### Task instructions:
Turn the entries below, starting at the one containing "Viewing the image, is" and ending at the last entry, into a two-column CSV with the columns "text" and "answer". Give one row per entry, and put each value in double quotes with any line breaks replaced by spaces.

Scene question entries
※
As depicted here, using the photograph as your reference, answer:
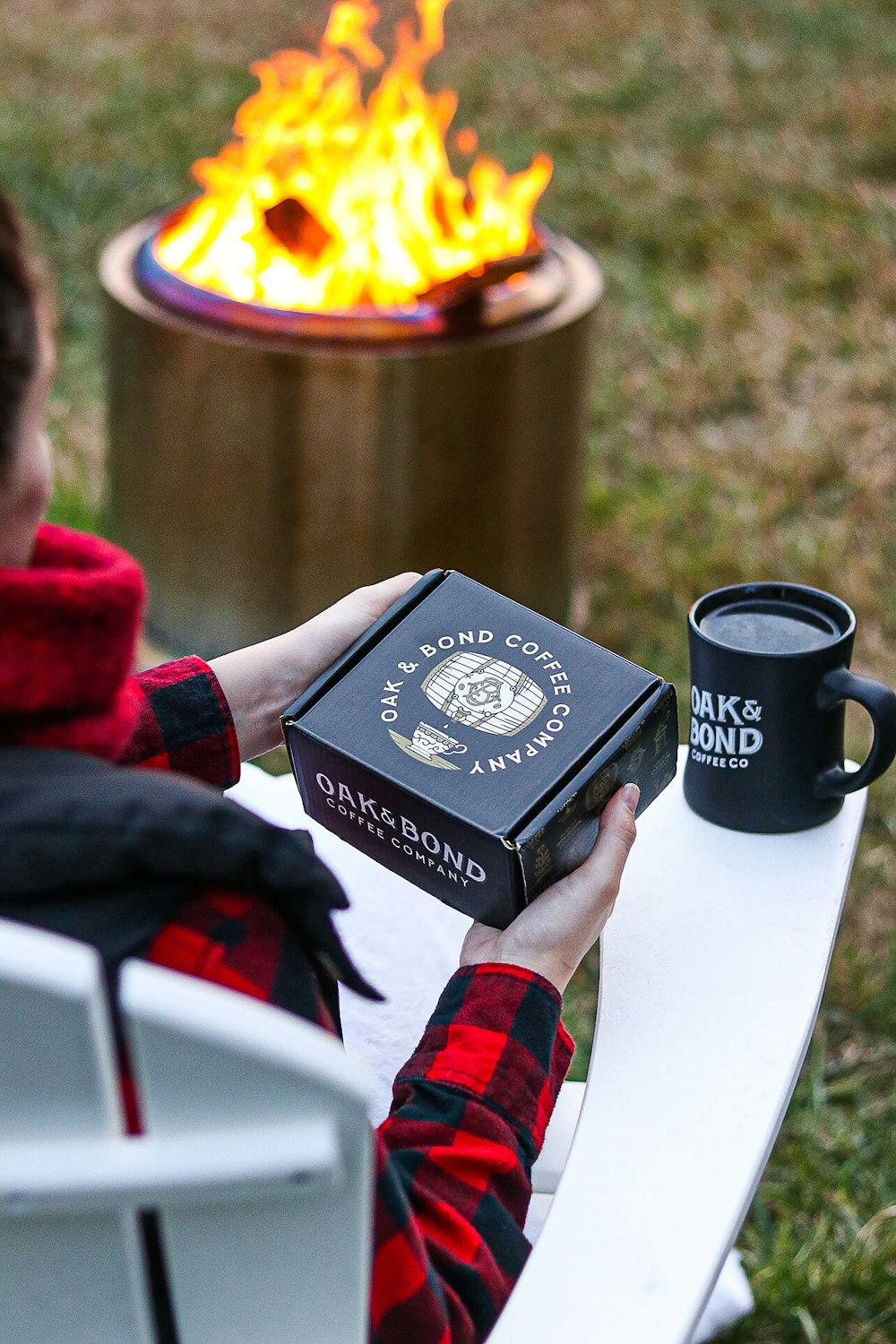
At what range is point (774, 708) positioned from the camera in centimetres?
115

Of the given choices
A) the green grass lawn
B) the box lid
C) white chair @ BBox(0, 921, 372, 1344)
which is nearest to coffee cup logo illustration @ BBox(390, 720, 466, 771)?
the box lid

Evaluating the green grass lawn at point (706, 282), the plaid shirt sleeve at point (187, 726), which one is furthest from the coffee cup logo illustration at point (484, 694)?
the green grass lawn at point (706, 282)

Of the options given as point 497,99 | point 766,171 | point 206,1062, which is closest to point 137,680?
point 206,1062

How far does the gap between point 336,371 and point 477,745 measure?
147cm

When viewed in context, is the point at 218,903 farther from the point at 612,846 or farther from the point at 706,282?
the point at 706,282

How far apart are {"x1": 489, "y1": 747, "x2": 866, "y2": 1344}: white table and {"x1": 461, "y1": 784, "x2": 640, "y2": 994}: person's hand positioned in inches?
3.0

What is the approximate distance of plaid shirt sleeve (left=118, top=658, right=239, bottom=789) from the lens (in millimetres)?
1200

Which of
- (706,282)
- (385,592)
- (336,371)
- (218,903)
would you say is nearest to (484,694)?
(385,592)

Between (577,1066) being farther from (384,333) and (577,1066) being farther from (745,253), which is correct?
(745,253)

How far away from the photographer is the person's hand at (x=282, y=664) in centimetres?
124

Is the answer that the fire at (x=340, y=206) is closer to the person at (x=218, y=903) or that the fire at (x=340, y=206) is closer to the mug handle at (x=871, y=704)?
the mug handle at (x=871, y=704)

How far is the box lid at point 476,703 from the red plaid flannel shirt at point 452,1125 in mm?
116

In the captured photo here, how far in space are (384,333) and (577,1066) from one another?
114cm

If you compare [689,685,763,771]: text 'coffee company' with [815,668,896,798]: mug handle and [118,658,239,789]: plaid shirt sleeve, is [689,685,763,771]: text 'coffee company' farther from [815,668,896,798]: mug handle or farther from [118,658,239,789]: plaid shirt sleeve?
[118,658,239,789]: plaid shirt sleeve
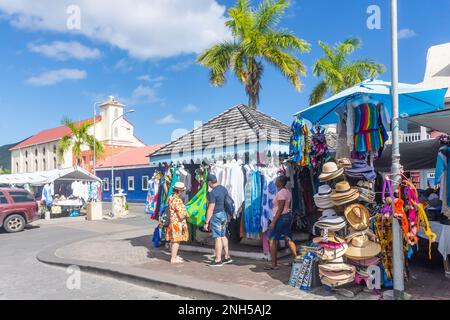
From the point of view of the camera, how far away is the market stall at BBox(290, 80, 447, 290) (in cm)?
537

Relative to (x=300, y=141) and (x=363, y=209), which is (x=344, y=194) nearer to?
(x=363, y=209)

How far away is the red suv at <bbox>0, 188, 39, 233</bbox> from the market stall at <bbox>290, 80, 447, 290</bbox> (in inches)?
516

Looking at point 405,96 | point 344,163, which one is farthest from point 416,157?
point 344,163

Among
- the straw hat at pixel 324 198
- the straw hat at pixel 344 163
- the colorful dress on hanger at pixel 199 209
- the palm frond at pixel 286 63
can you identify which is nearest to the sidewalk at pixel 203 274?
the colorful dress on hanger at pixel 199 209

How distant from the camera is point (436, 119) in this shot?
21.8 feet

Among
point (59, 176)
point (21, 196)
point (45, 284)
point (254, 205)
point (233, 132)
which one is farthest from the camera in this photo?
point (59, 176)

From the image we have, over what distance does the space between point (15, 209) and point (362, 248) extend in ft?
46.5

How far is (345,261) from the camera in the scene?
18.9 ft

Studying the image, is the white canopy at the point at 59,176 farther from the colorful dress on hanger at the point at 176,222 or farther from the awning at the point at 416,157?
the awning at the point at 416,157

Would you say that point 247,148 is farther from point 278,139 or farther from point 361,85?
point 361,85

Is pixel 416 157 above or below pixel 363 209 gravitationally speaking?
above

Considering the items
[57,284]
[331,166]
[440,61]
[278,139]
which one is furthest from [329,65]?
[57,284]

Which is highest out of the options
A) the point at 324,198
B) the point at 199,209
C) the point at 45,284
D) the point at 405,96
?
the point at 405,96
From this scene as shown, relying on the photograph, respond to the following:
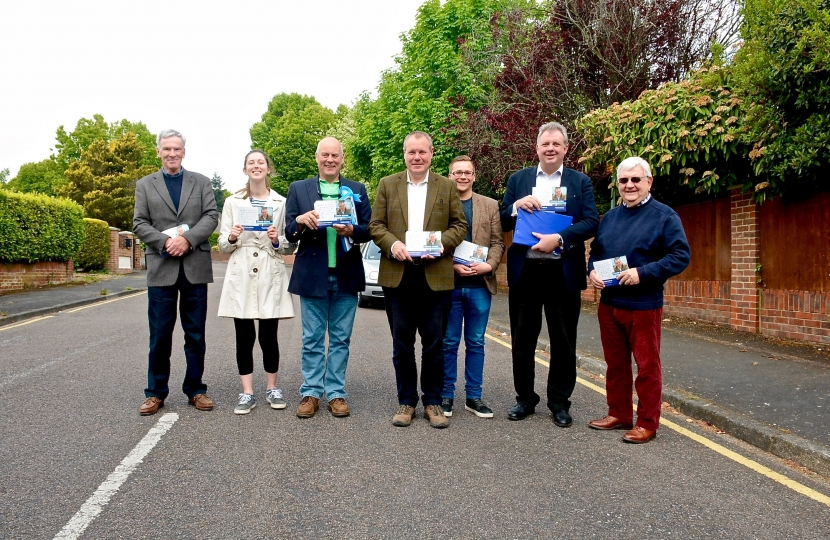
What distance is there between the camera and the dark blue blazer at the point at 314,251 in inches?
216

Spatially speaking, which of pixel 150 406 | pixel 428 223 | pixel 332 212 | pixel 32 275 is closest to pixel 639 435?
pixel 428 223

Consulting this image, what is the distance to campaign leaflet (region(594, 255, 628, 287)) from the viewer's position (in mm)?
4863

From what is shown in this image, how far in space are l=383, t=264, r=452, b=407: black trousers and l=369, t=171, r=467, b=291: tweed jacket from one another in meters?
0.09

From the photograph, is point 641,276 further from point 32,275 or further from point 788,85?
point 32,275

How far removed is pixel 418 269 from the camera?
5262 millimetres

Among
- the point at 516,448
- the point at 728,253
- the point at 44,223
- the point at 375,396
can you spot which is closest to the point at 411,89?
the point at 44,223

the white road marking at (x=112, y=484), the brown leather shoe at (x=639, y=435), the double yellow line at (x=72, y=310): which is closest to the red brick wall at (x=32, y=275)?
the double yellow line at (x=72, y=310)

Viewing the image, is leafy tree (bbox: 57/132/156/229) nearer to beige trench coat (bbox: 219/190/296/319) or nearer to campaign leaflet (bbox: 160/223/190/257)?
campaign leaflet (bbox: 160/223/190/257)

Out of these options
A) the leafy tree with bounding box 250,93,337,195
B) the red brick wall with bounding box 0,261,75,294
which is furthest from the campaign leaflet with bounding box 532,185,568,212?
the leafy tree with bounding box 250,93,337,195

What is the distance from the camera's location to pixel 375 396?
6.29 metres

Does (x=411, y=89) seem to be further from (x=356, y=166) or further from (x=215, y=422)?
(x=215, y=422)

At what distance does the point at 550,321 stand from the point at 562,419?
76 cm

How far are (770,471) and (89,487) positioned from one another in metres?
4.07

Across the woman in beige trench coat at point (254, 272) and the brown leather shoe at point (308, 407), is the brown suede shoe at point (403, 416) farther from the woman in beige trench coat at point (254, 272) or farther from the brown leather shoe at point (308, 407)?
the woman in beige trench coat at point (254, 272)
※
### Written response:
text,answer
"Viewing the image, is leafy tree (bbox: 57/132/156/229) nearer to beige trench coat (bbox: 219/190/296/319) or nearer to campaign leaflet (bbox: 160/223/190/257)?","campaign leaflet (bbox: 160/223/190/257)"
"Out of these options A) the leafy tree with bounding box 250,93,337,195 B) the red brick wall with bounding box 0,261,75,294 which is furthest from the campaign leaflet with bounding box 532,185,568,212?","the leafy tree with bounding box 250,93,337,195"
"What is the distance from the camera's location to pixel 375 396?","6.29 metres"
"Does (x=411, y=89) seem to be further from (x=356, y=166) or further from (x=215, y=422)?","(x=215, y=422)"
"At what distance does the point at 550,321 stand from the point at 562,419?","76 cm"
"How far are (770,471) and (89,487) positioned from one another in metres?","4.07"
"Across the woman in beige trench coat at point (254, 272) and the brown leather shoe at point (308, 407), is the brown suede shoe at point (403, 416) farther from the woman in beige trench coat at point (254, 272) or farther from the brown leather shoe at point (308, 407)?","the woman in beige trench coat at point (254, 272)"